Für das erkennende Gericht ist daraus erkennbar, dass mit der ersten Kontaktaufnahme im Juli/Anfang August 2013 sowohl auf Seite des potentiellen Mieters als auch auf Seite des Vermieters noch kein den Bindungswillen zum Ausdruck bringendes Offert erfolgt ist. Vielmehr waren noch wesentliche Fragen des Mietvertrages zur Ablöse, Untermiet-Zusage und Nettomiete zu klären. Eine verbindliche Zusage ist in dieser ersten Kontaktaufnahme Juli/Anfang August 2013 nicht ersichtlich. Im Gegenteil wäre es beiden Vertragspartnern noch möglich gewesen, bis zum fixen Mietanbot am 30.09.2013 ohne Rechtsfolgen aus dem Mietgeschäft auszusteigen.
Aus den dargelegten Erwägungen erweist sich die Rechtsrüge des BF als unbegründet.
Darüber hinaus wäre die Gewährung von Wohnkostenbeihilfe auch aus dem Grunde des § 31 Abs. 1 erster Satz und Abs. 2 HGG zu versagen gewesen.
Der VwGH führt in ständiger Rechtsprechung zur Tatbestandsvoraussetzung der "eigenen Wohnung" im Sinne des § 31 Abs. 1 erster Satz und Abs. 2 HGG 2001 aus, dass diese eine abgeschlossene Einheit von Räumlichkeiten, in denen ein selbständiger Haushalt geführt wird, voraussetzt, bzw. dass im Falle eines "Wohnungsverbandes" auch die selbständige Benützbarkeit ohne Beeinträchtigung der anderen im Wohnungsverband liegenden Wohnungen gewährleistet sein müsse. Diese Voraussetzungen fehlen jedenfalls dann, wenn Küche, Bad und WC von verschiedenen Personen (Mitbewohnern) gemeinsam benützt werden, selbst wenn diese - nach ihrem Selbstverständnis - eigene Haushalte führen (VwGH 19.10.2010, 2010/11/0170, mwH; 26.04.2013, 2011/11/0188; BVwG 28.03.2014, W106 2001470-1/2E).
Im Beschwerdefall ist unbestritten, dass sich der BF die Wohnung (ebenso wie die Mietkosten) mit dem Mitbewohner Herrn XXXX teilt.
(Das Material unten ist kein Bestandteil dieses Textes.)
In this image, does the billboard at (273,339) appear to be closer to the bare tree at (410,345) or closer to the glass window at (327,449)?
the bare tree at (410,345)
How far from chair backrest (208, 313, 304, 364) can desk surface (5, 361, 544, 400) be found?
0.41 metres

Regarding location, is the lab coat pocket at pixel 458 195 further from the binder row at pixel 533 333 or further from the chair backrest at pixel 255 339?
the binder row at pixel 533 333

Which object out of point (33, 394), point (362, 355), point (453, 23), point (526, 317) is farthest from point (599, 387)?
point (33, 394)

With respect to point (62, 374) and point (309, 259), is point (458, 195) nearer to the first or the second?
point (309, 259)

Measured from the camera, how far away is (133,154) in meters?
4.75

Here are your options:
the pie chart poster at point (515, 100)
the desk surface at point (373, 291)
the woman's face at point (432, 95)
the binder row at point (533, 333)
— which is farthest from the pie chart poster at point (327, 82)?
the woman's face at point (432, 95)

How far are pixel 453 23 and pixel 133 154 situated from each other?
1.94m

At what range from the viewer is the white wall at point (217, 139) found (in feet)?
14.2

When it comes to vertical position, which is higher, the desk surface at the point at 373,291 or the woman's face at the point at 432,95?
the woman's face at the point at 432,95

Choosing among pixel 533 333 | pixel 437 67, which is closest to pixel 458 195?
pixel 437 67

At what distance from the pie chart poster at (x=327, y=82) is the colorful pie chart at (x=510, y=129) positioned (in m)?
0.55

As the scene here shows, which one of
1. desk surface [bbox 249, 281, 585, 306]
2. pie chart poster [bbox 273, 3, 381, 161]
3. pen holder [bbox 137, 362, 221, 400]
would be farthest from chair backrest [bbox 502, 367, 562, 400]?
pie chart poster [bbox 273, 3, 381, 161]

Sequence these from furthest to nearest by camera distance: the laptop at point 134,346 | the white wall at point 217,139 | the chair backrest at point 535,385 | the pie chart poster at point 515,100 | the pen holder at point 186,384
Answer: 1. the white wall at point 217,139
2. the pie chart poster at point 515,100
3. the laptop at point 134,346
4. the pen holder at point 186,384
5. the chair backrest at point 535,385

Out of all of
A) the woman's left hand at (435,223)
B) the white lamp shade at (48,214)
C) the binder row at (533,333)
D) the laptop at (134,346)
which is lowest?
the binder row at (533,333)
Wenn, wie im Beschwerdefall, eine sogenannte "Wohngemeinschaft" besteht, wenn also mehrere Personen in einer Wohnung Unterkunft nehmen, und jede Person nur über einen Wohn-Schlafraum verfügt, während Küche, Bad und WC gemeinsam benützt werden, führen diese Personen keinen "selbständigen Haushalt" und verfügen daher über keine "eigene Wohnung" im Verständnis des § 31 HGG (zur Unbedenklichkeit dieser Bestimmung vgl. die Ausführungen des Verfassungsgerichtshofes in VfSlg. Nr. 14.853 zur Vorgängerbestimmung des § 33 Abs. 2 HGG 1992, welche mit der im Beschwerdefall maßgeblichen Bestimmung des HGG 2001 im Wesentlichen übereinstimmt). Es fehlt daher auch an der Tatbestandsvoraussetzung einer "eigenen Wohnung" im Sinne des § 31 Abs. 1 erster Satz und Abs. 2 HGG 2001.
In Anbetracht der klaren Sach- und Rechtslage erweist sich die Beschwerde als unbegründet und war der angefochtene Bescheid zu bestätigen.
Zu B) Unzulässigkeit der Revision:
Gemäß § 25a Abs. 1 VwGG hat das Verwaltungsgericht im Spruch seines Erkenntnisses oder Beschlusses auszusprechen, ob die Revision gemäß Art. 133 Abs. 4 B-VG zulässig ist. Der Ausspruch ist kurz zu begründen.
Die Revision ist gemäß Art. 133 Abs. 4 B-VG nicht zulässig, weil die im Beschwerdefall zu lösende Rechtsfrage der Gebührlichkeit einer Wohnkostenbeihilfe aufgrund der unstrittigen Sachlage und dem klaren Wortlaut des § 31 Abs. 1 HGG zu verneinen war. Rechtsfragen von grundsätzlicher Bedeutung wurden weder in der gegenständlichen Beschwerde vorgebracht noch sind solche im Verfahren vor dem Bundesverwaltungsgericht hervorgekommen.